* AIM OF THE EXERCISE
What should come back is the data below, word for word, minus any picture.

* DATA SHOWN
★ ★ ★ ★ ★ ★ ★

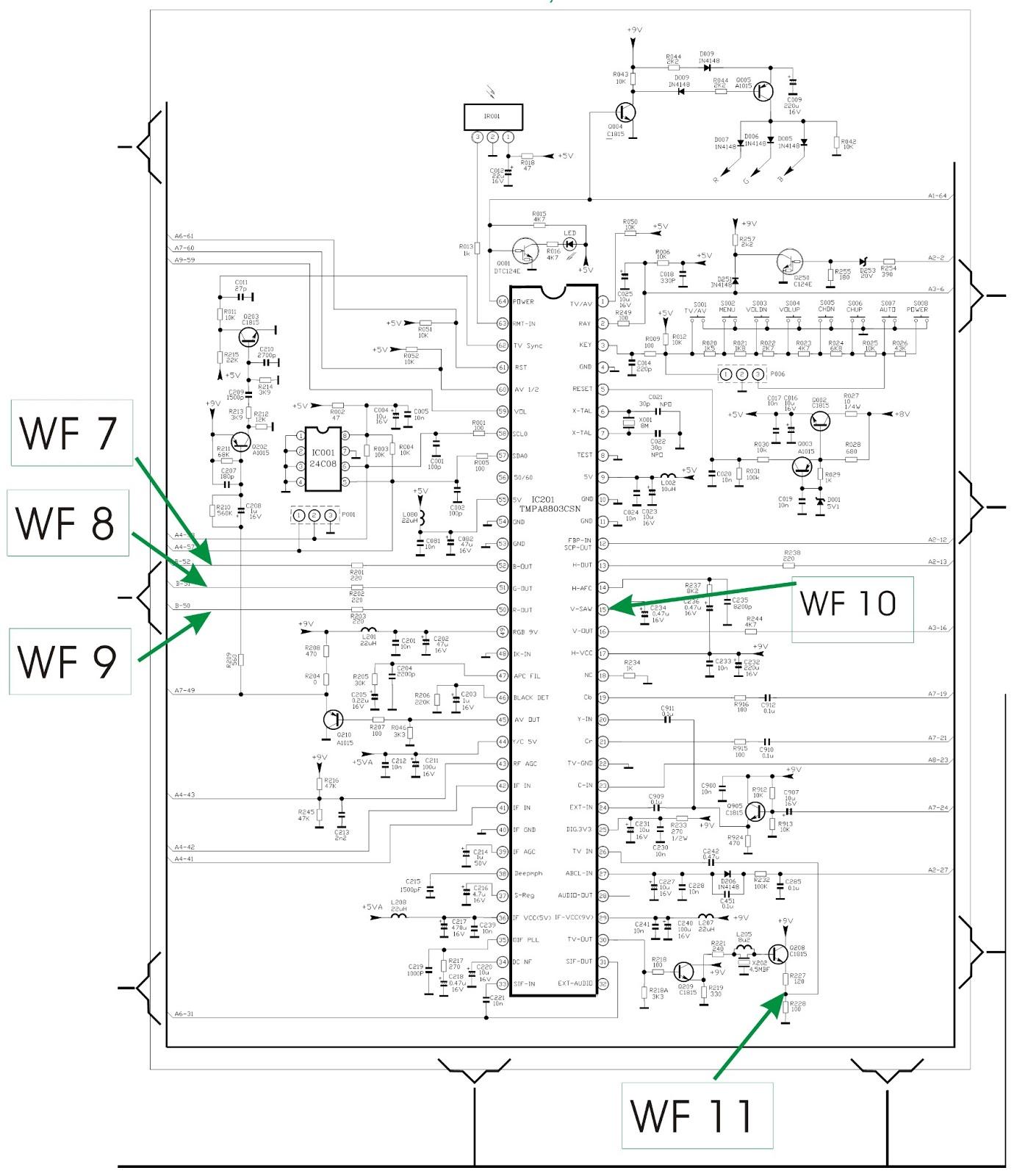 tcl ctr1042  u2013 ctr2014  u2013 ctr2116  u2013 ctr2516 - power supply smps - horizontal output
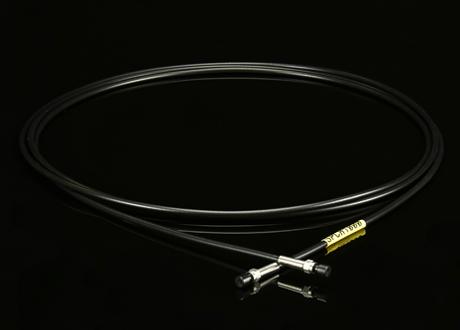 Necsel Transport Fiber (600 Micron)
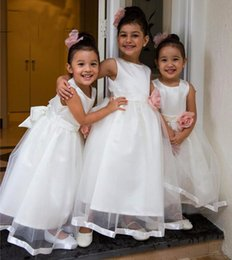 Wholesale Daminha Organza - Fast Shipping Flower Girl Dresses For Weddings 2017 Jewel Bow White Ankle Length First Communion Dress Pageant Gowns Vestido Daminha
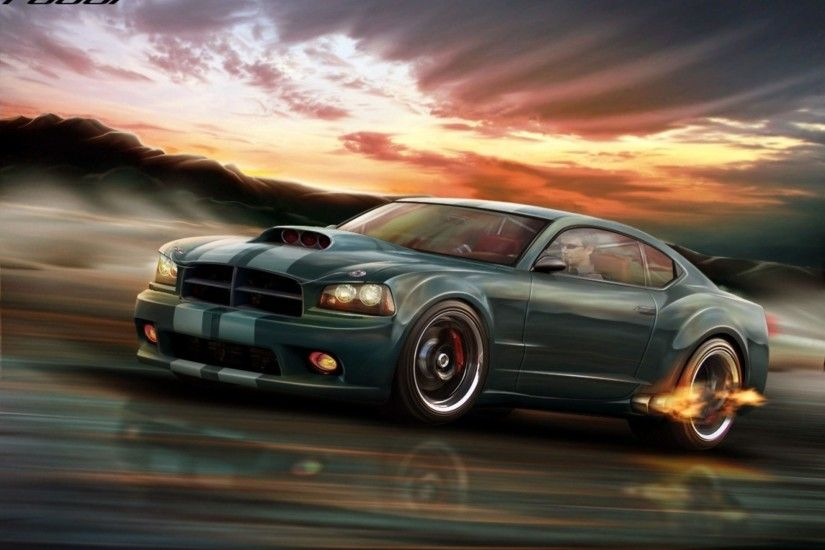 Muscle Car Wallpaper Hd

★ ★ ★ ★ ★ ★ ★

* TASK SOLUTION
 tcl ctr1042  u2013 ctr2014  u2013 ctr2116  u2013 ctr2516 - power supply smps - horizontal output
 Necsel Transport Fiber (600 Micron)
 Wholesale Daminha Organza - Fast Shipping Flower Girl Dresses For Weddings 2017 Jewel Bow White Ankle Length First Communion Dress Pageant Gowns Vestido Daminha
 Muscle Car Wallpaper Hd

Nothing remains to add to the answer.